If you are running on a macOS/Linux system and, when you try to use some kind of graphical interface through remote SSH X11 remote forwarding, you get an error similar to this:
X Error of failed request: BadValue (integer parameter out of range for operation) Major opcode of failed request: 154 (GLX) Minor opcode of failed request: 3 (X_GLXCreateContext) Value in failed request: 0x0 Serial number of failed request: 61 Current serial number in output stream: 62
Try to do this fix:
- Open a command shell, type, and execute:
$ defaults find xquartz | grep domain
You should get something like ‘org.macosforge.xquartz.X11’ or ‘org.xquartz.x11’, use this text in the following command (we will use org.xquartz.x11 for this example):
$ defaults write org.xquartz.x11 enable_iglx -bool true
- Reboot your computer.
- Edit (as root) your Xorg config file and add this:
Section "ServerFlags" Option "AllowIndirectGLX" "on" Option "IndirectGLX" "on" EndSection
- Reboot your computer.
This solves the error most of the time. The error is related to the fact that some OS versions have disabled indirect GLX by default, or disabled it at some point during an OS update.
Requesting and installing a .X509 user certificate ↩
If you are a BSC employee (and you also have a PRACE account), you may be interested in obtaining and configuring a x.509 Grid certificate. If that is the case, you should follow this guide. First, you should obtain a certificate following the details of this guide (you must be logged in the BSC intranet):
Once you have finished requesting the certificate, you must download it in a “.p12” format. This procedure may be different depending on which browser you are using. For example, if you are using Mozilla Firefox, you should be able to do it following these steps:
- Go to “Preferences”.
- Navigate to the “Privacy & Security” tab.
- Scroll down until you reach the “Certificates” section. Then, click on “View Certificates…”
- You should be able to select the certificate you generated earlier. Click on “Backup…”.
- Save the certificate as “usercert.p12”. Give it a password of your choice.

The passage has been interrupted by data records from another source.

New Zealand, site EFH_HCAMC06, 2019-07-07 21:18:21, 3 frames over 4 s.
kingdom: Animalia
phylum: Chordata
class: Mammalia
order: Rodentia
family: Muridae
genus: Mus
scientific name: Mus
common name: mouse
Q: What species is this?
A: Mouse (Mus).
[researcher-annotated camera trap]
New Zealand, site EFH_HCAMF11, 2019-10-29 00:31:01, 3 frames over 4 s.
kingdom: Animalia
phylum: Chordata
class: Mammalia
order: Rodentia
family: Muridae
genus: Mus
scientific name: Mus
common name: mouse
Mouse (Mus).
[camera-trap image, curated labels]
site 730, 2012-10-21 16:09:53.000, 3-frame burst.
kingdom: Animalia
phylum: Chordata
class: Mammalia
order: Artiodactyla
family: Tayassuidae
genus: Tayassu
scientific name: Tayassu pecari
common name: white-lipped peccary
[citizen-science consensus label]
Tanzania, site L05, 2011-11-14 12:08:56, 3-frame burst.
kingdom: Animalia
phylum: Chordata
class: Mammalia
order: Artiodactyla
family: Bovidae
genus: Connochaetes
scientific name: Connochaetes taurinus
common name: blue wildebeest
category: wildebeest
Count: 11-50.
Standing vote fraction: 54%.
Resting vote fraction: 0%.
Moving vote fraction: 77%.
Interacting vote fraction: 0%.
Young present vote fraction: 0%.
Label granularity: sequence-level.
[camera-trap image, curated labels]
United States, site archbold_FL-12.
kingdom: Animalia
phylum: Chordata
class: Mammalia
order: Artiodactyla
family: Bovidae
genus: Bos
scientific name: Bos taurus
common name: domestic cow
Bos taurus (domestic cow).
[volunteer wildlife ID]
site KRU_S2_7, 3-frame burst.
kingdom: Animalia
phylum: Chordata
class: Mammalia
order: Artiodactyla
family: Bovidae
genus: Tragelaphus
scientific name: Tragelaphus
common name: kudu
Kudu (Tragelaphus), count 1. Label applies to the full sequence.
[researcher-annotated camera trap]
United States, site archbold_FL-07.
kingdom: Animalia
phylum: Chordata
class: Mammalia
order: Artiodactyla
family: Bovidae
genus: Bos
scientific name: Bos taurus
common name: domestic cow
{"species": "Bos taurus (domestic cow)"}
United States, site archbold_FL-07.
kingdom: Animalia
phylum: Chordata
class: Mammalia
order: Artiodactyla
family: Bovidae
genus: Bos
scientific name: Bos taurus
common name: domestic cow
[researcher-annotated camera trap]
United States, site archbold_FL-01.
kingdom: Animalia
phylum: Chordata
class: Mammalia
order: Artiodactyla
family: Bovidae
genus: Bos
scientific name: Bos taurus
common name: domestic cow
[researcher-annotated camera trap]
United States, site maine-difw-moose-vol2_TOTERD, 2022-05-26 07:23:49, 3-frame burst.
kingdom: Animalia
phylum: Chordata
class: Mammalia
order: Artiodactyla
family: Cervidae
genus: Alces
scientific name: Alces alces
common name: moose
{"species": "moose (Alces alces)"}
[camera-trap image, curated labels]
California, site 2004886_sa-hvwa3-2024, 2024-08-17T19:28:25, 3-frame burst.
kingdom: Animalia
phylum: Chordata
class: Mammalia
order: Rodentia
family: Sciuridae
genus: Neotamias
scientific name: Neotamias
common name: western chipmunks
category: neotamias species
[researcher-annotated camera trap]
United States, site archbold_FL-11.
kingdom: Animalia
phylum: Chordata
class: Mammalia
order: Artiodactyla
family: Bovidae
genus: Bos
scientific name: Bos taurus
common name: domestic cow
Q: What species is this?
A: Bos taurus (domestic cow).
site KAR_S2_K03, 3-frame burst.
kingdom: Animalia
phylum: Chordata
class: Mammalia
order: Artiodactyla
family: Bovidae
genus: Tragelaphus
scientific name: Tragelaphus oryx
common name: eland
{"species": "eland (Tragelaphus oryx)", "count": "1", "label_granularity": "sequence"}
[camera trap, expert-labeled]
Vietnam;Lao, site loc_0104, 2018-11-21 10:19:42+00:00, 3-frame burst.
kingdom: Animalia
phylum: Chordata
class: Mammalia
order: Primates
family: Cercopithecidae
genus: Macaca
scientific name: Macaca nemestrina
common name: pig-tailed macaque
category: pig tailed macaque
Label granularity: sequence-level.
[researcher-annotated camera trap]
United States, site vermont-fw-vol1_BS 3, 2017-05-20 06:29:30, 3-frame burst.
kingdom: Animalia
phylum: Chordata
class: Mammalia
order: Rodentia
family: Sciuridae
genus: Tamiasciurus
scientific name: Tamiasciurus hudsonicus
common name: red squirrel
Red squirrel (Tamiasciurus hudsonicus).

Once you have obtained the copy of your certificate, you must set up your environment in your HPC account. To acomplish that, follow these steps:
- Connect to dt02.bsc.es using your PRACE account.
- Go to the GPFS home directory of your HPC account and create a directory named “.globus”.
- Upload the .p12 certificate you created earlier inside that directory.
- Once you are logged in, insert the following commands (insert the password you chose when needed):
module load prace globus cd ~/.globus openssl pkcs12 -nocerts -in usercert.p12 -out userkey.pem chmod 0400 userkey.pem openssl pkcs12 -clcerts -nokeys -in usercert.p12 -out usercert.pem chmod 0444 usercert.pem
Once you have finished all the steps, your personal certificate should be fully installed.